I’ve been reading a bit about Dremio and working through the basics, but I have two things that I can’t seem to figure out if they’re possible.
Currently running on windows, but connecting to HDP running on a Linux box, so the windows bit is temporary.
My general HDF looks something like this:
//*.json
When I create a datasource for this, I can see ProjectName and EventName as dir0 and dir1, but I’m curious if it’s possible to add the filename that the row was found in as a column?
My second question is that my json files look like:
{“DocumentId”:123, “Document”: “{“Column1”:“A”, “Column2”:“B”}”}
When I query, I get two columns, as I’d suspect, but is it possible to pull out that json into columns? Googling this I see the FLATTEN command recommended, but that doesn’t work in this scenario (and doesn’t create additional columns). Any thoughts on how to do that, other than reformatting the data?
Hey Ahamilton, I’m going to take stab at your 2nd question. You can create columns out of your nested field by “Extracting” the field that you want to turn into a column. Take a look at the “Extracting map elements” section from this tutorial on data curation with Dremio.
I also cover that and other tricks in our Data Consumers course in Dremio U.
Hope that helps!
I’m not sure this is what I’m looking for, to be honest.

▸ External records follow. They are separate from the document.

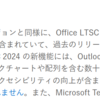 Microsoft 365 Office 2024 がアナウンスされていました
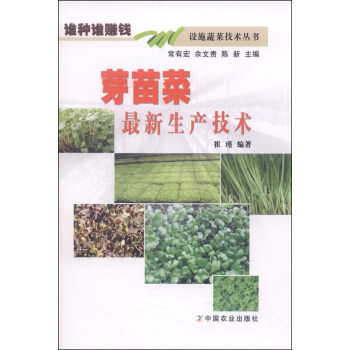 誰種誰賺錢設施蔬菜技術叢書：芽苗菜最新生産技術 pdf epub mobi 電子書 下載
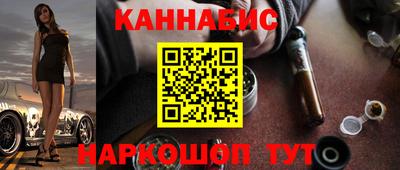 амфетамин Можайск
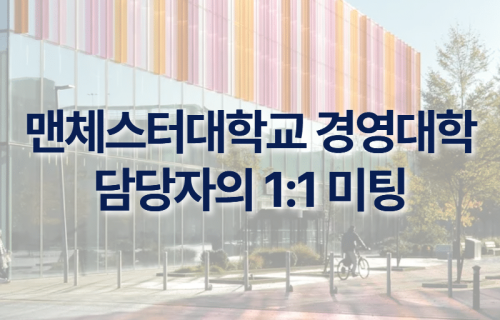 맨체스터대학교 경영대학 담당자 방문 일정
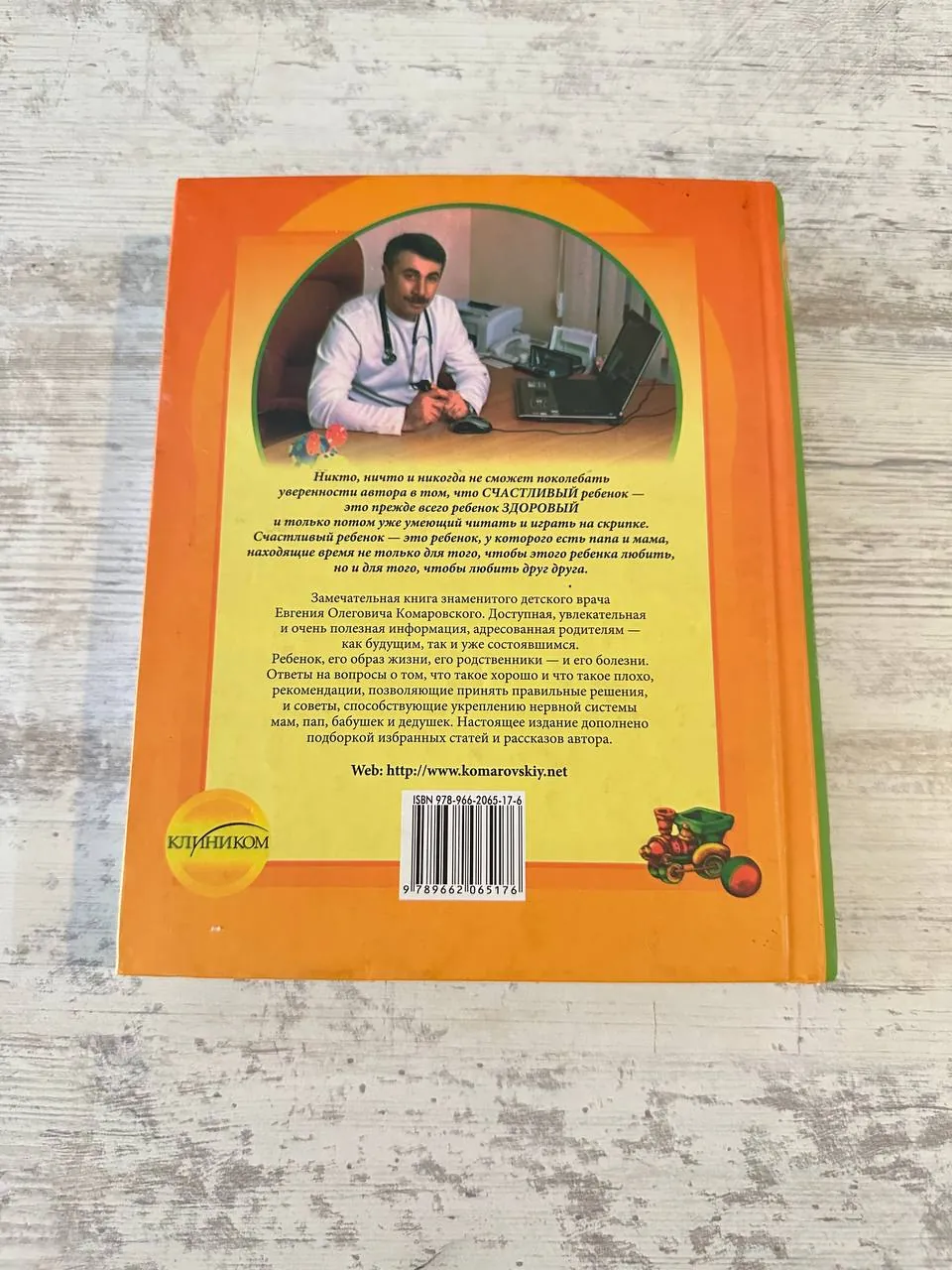Книга Комаровского о здоровье ребёнка 3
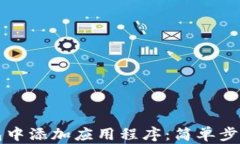 如何在TP钱包中添加应用程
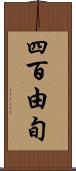 四百由旬 Scroll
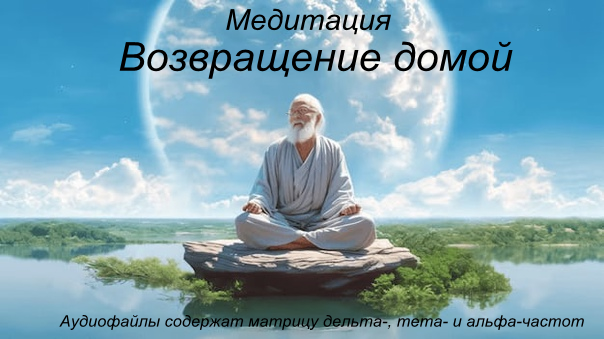 Ё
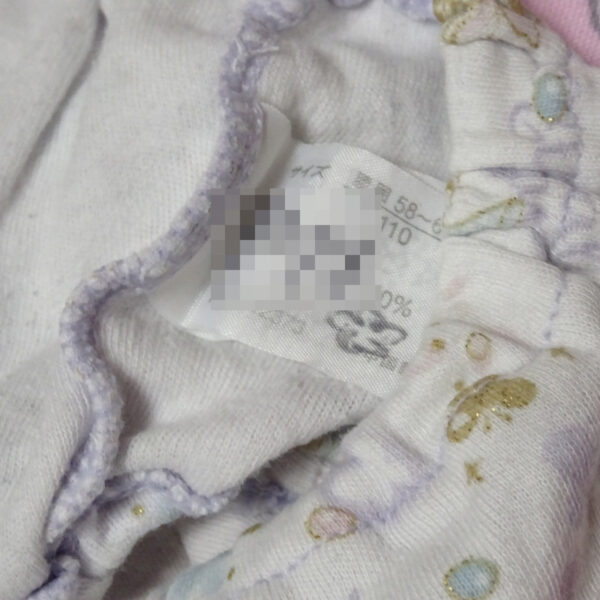 6322☆記名あり☆110サイズ☆コットン　ジュニア　ショーツ - 画像 (2)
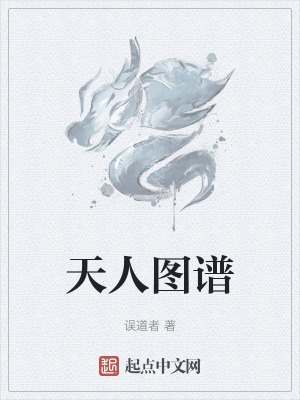 天人图谱(误道者)_天人图谱全文免费阅读无弹窗_玄幻小说_新笔趣阁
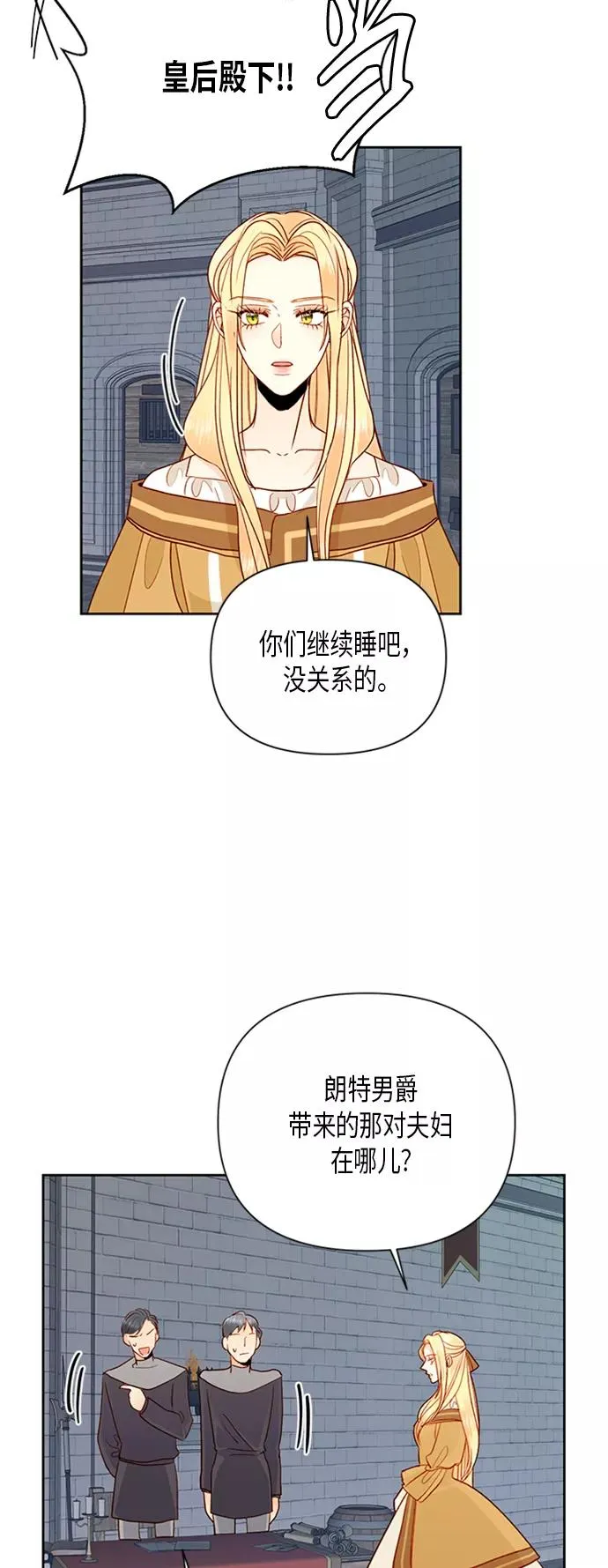 第74话29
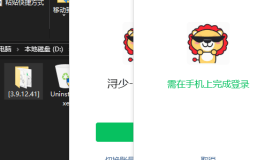 微信Windows版 3.9.12.55 多开&消息防撤回纯64位（7.18）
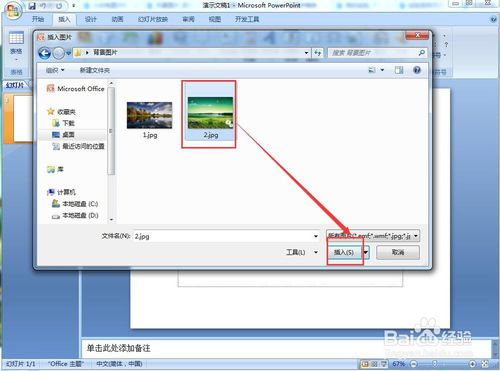 如何powerpoint中给图片添加预设效果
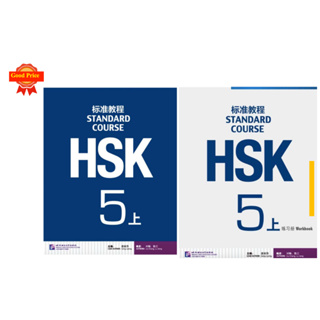 ชุดหนังสือข้อสอบ HSK Standard Course ระดับ 上 (5A) (Textbook + Workbook) HSK5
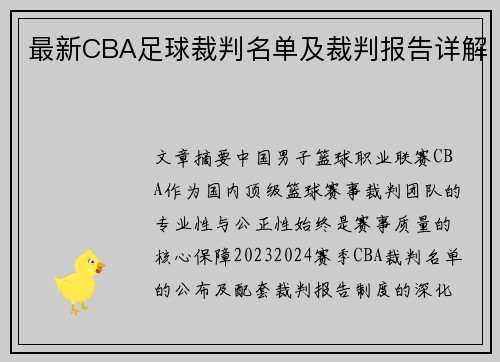 最新CBA足球裁判名单及裁判报告详解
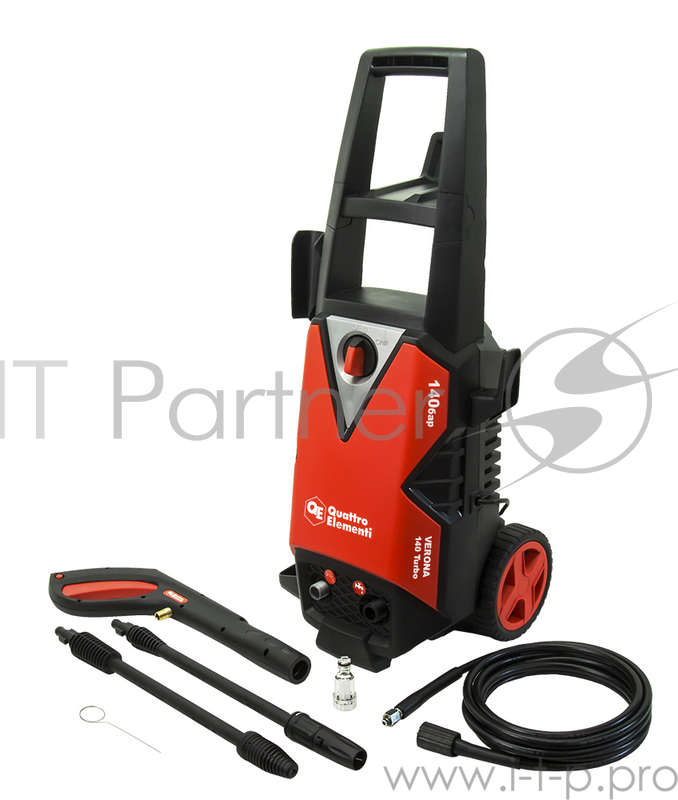 Мойка высокого давления QUATTRO ELEMENTI 242-311 VERONA 140 Turbo 1700Вт 140Бар 400л/час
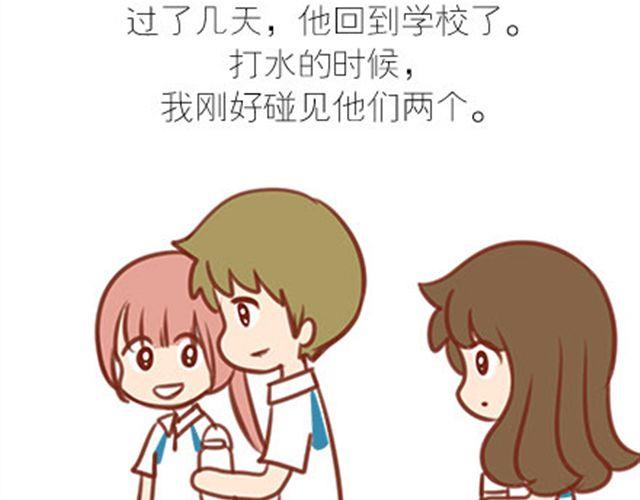 你只是比别人慢一点找到爱(1/2)-第32话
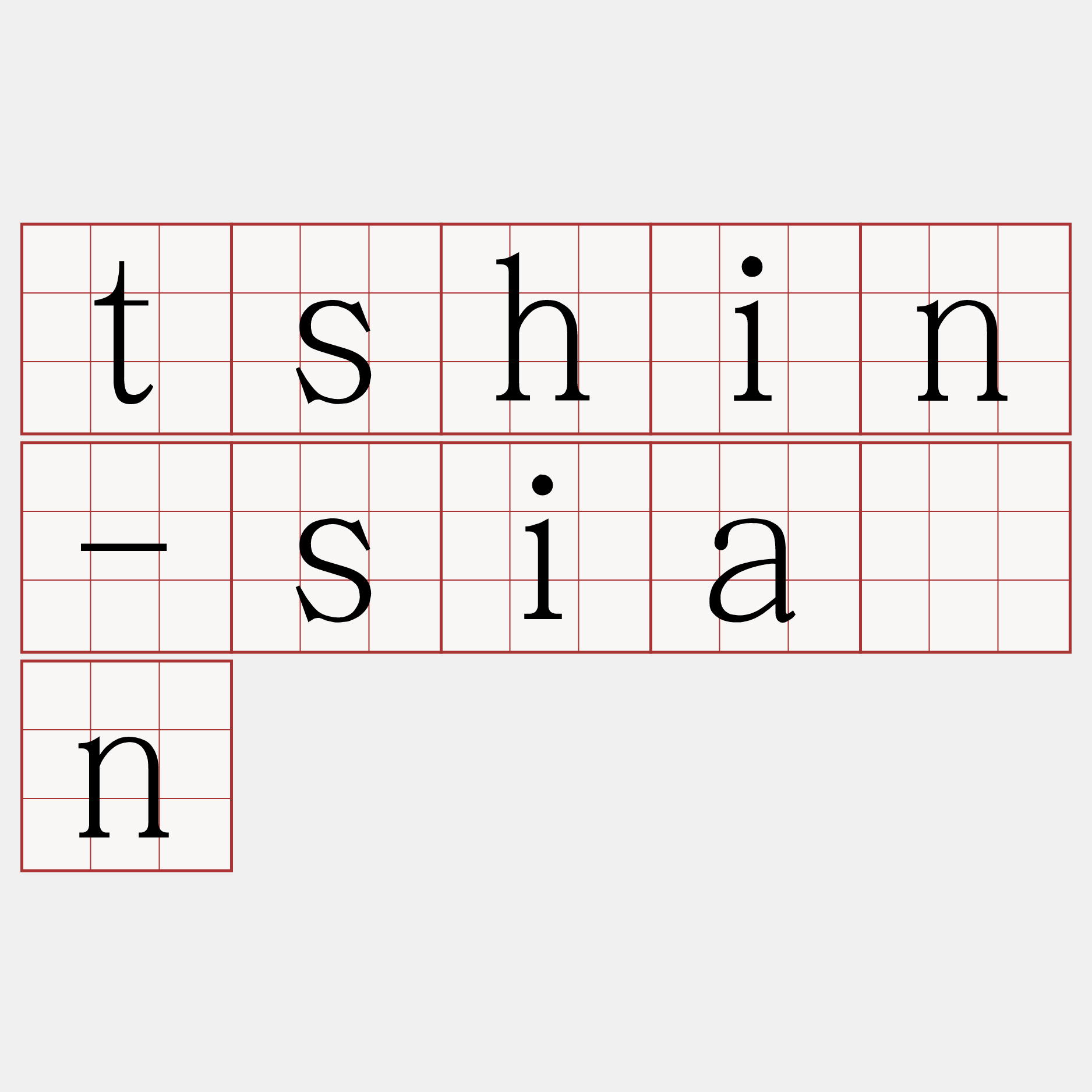 tshin-siān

The problem I’m having is that the ACTUAL document is nested inside a wrapper container. So I need Dremio to look at the internal document as the document, not the outside.
I could, individually, pull out and extract each individual columns, but I’d have to do that for hundreds of columns in hundreds of files. But this is a task that Dremio is already doing, because it works for the external wrapper just fine.
In theory, I could use regular expressions to get it so that my first column is just the nested json, but then it’s still all in one column. I need to tell Dremo that I need to process THAT as if it was the entire json document.
At this point I’ll probably just remove the wrapper before saving the json data, but it seems like this is something that should be do-able, and that tutorial doesn’t cover what I’m asking, unfortunately.